View Issue Details

IDProjectCategoryView StatusLast Update
0000737LDMud 3.3Networkingpublic2018-01-30 04:59
Reporterzesstra Assigned Tozesstra  
PrioritynormalSeverityminorReproducibilityrandom
Status resolvedResolutionfixed 
Platformi686OSGNU/LinuxOS Version4.0
Target Version3.3.720Fixed in Version3.3.720 
Summary0000737: Disconnects of TLS connections with SSL_ERROR_WANT_READ.
DescriptionFew players here have sporadic TLS disconnects when much data is transfered, but one player also claims it happens with specific (but unknown) text. The debug log states:
TLS: Received corrupted data (2). Closing the connection.
2 is here SSL_ERROR_WANT_READ, which is IMHO the equivalent to EGAIN.

This error message originates in pkg-openssl:tls_read() and is called by get_message(). In case of SSL_ERROR_WANT_READ/SSL_ERROR_WANT_WRITE is retries to read up to 6 times and then calls tls_deinit_connection().

Gnomi commented: Is it necessary to close the connection in that case?
I also tend to change this to just wait until the next cycle to read again. But then we would have to change get_message() (and un-encrypted connections) as well, because they also disconnect upon any error in read()/tls_read(), including EAGAIN.

I think, usually this should not happen in the first place, because we do a select() before and read only sockets for which data should be available... But in rare cases select() does not seem to be sufficient for TLS connections to guarantee that...
TagsNo tags attached.

Activities

zesstra

2010-03-16 16:53

administrator   ~0001807

Some more digging into our debug log shows, that some of the disconnects are with errors SSL_ERROR_SSL and SSL_ERROR_SYSCALL as well. These look weird and may well be not our responsibility. But we should try do create better error messages than just issue to plain numbers by using ERR_error_string() and maybe process the error queue.

Gnomi

2010-03-16 17:04

manager   ~0001808

There is a difference between encrypted and unencrypted sessions regarding EAGAIN. While on unencrypted sockets select() should guarantee that there is at least one byte to read, this is not necessarily true for encrypted sockets, because the SSL layer may consume some bytes itself. That's why I think it should be legitimate for tls_read() to try again on an EAGAIN later (and not terminate the socket).

zesstra

2010-03-16 17:18

administrator   ~0001809

And additionally it might also be that upon read the SSL engine first has to write something and vice versa because the might be a handshake going on. Did some search in the net this evening and the SSL people seem to recommend just to repeat the operation some time later (they say one should use select()). So this seems to be the right thing to do. We could either set errno to EAGAIN and change get_message() to not disconnect in that case or return 0 as pretend a sucessful read of 0 bytes.
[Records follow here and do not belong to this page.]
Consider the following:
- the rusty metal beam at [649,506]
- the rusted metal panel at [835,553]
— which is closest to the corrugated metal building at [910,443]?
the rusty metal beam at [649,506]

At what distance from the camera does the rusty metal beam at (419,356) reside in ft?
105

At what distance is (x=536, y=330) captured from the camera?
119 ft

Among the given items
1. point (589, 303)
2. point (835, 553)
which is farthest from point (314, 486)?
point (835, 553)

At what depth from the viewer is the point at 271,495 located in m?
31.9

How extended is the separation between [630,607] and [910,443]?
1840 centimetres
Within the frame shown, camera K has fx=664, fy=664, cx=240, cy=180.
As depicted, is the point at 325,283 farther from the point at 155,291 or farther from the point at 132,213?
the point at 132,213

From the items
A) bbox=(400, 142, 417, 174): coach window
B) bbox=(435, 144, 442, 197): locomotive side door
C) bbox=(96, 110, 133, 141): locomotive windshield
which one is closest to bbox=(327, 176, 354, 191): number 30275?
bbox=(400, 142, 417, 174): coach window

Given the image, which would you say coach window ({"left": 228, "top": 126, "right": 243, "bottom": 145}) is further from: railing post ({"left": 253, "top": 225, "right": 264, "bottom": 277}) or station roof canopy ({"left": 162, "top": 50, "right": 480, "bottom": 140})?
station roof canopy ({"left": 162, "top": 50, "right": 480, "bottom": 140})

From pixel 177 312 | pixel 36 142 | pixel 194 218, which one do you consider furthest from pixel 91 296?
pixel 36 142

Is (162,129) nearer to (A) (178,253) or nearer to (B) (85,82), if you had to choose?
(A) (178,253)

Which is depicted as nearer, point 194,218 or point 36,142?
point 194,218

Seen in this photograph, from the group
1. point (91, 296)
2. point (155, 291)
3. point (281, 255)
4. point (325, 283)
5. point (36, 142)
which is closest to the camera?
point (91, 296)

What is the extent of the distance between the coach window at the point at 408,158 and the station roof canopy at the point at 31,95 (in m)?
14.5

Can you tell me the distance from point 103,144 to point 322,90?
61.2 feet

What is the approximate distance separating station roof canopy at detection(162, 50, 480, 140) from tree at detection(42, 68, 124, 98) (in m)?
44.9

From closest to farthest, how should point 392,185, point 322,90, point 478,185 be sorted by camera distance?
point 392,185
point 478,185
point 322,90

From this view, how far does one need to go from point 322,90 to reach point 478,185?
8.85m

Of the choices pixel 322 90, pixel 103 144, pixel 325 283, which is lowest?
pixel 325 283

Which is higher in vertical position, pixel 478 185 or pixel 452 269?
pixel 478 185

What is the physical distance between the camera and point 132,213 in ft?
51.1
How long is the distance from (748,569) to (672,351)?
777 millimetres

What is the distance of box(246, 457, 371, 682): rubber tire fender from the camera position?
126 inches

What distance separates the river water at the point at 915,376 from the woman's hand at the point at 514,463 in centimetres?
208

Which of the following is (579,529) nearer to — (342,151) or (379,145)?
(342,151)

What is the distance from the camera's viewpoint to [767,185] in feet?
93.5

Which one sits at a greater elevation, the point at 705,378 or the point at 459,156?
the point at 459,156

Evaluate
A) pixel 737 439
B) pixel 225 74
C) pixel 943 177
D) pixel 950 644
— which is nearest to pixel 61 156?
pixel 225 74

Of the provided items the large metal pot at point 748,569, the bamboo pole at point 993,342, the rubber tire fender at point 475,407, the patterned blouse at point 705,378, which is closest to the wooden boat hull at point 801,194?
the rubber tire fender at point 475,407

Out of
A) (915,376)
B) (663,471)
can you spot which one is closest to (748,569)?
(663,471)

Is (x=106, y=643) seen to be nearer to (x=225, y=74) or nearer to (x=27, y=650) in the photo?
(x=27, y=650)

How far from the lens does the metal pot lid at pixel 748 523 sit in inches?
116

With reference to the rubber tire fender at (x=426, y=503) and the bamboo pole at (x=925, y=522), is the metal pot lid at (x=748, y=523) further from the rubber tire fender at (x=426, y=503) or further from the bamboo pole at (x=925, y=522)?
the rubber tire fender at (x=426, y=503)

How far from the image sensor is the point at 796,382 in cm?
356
Oh, BTW: There seems to be an error: tls_read() returns ret. In case of errors it is <0, but ret = SSL_get_error(ip->tls_session, ret); changes it to positive numbers. And these are returned to get_message() which regards the tls_read() then successfull... And because a positive return value of tls_read() is regarded as the number of bytes read, this changes (falsely) the ip->text_end pointer (and the statistics). IMHO garbage will then be processed as player input, between 1 and 8 bytes.

zesstra

2010-03-17 17:55

administrator   ~0001810

Mhmm, we might have been wrong:

>When an SSL_read() operation has to be repeated because of SSL_ERROR_WANT_READ
>or SSL_ERROR_WANT_WRITE, it must be repeated with the same arguments.
I think, we can't guarantee that if we we defer back to get_message() or comm_send_buf() to try later again. The buffer addresses will be still the same, but the sizes to read/write maybe not... In this case, we may have no choice but to disconnect if we don't want to rewrite larger parts of the comm code?

zesstra

2011-01-05 21:54

administrator   ~0001940

Ok, some more research... SSL_write() needs to be called with the exact arguments, because it may already have committed a part of the buffer to the network even if it returns -1. Therefore one has to retry with the exact same arguments until SSL_write() returns > 0. The long explanation can be found in this thread:
http://readlist.com/lists/openssl.org/openssl-users/0/1726.html

If we can't send the data immediately we copy it into a queue of buffers, so the buffer address changes. However, we can make OpenSSL to accept a different buffer for the next call as long as the _content_ of the buffer is the same by setting SSL_MODE_ACCEPT_MOVING_WRITE_BUFFER in the SSL context.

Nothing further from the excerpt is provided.